The Ministry of Defense will require bidding companies to disclose their ownership stakes and data safeguards, as well as the nationality and career background of the personnel involved in the deal. The stringent standards aim to prevent data leaks to such countries as China. Cyberattacks have heightened the potential for such breaches, and defense contractors are increasingly at risk of infiltration.

Pitted in a trade war with China, the U.S. has urged allied countries to address risks to national security from procurement contracts. Japan, which is developing defense equipment with the U.S., also faces the risk of a disruption in such initiatives if they fail to adopt these measures.

In a recent case, a company suspected of strong ties with the Chinese government was found to be involved in a project to develop Japan's next-generation fighter jet. The Defense Ministry canceled a research contract it had signed with the company.

Japan is considering developing the jet with other countries. Given that sensitive information would be shared with partner countries, the ministry saw the need for more stringent safeguards.

The screening process will cover such areas as a contractor's financial condition, employees and cybersecurity. The companies will be required to disclose their capital ties, a list of clients and the backgrounds of all involved personnel, including their nationality, work history and education, which would also cover time spent studying abroad.

Aside from disqualifying companies with filings that raise a red flag, the Defense Ministry can withdraw an awarded contract if a bidder is found to be a potential risk.

The Defense Ministry currently calls on companies to abide by data security provisions after a contract is awarded.

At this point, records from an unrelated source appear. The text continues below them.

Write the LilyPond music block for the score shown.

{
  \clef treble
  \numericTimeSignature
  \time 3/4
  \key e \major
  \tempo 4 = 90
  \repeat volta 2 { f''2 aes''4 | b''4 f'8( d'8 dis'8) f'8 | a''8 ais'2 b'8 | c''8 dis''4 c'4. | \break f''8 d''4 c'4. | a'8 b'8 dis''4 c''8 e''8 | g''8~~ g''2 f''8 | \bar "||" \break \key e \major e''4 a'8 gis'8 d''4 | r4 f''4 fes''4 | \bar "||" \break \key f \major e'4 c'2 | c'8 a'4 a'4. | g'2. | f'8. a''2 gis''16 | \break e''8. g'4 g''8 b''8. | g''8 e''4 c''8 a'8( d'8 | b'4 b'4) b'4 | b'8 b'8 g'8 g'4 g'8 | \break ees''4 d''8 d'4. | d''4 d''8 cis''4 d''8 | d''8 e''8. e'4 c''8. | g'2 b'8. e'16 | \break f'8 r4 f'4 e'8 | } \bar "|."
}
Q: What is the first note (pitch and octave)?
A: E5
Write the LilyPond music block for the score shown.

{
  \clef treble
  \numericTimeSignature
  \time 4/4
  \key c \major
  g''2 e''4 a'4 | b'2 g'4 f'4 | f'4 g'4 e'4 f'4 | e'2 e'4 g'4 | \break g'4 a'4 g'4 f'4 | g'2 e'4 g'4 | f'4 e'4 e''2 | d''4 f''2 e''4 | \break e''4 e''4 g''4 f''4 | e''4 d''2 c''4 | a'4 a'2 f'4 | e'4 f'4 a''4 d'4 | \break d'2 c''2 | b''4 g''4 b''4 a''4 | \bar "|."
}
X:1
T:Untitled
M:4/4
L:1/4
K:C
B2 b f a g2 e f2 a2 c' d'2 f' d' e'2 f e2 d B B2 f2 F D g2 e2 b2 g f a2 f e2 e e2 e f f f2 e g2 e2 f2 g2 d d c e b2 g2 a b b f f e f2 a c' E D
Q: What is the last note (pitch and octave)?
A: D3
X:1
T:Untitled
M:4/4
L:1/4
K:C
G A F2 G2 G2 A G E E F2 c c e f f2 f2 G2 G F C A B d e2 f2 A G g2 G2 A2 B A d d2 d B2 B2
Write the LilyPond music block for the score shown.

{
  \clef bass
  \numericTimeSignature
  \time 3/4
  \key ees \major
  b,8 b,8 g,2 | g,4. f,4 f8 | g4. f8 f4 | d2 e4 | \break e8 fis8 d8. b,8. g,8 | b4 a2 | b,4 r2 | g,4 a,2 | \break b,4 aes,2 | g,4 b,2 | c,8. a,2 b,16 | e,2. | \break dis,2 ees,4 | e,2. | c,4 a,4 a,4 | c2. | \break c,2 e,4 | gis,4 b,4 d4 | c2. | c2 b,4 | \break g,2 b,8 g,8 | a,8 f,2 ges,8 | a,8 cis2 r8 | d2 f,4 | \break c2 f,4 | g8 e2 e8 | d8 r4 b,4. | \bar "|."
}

In contrast, European countries and the U.S. scrutinize bidders beforehand.

Defense Ministry procurement data for fiscal 2018 lists 270 transactions, with 2% involving foreign companies. Numerous private-sector companies are handling sensitive defense information, including in such fields as cybersecurity and ballistic missile defense.

A review of the contracts revealed companies with insufficient data security safeguards or inadequate disclosures. Capital ties traced back to China were found in an affiliate that was part of a complex nest of group companies, according to a major consultant's findings.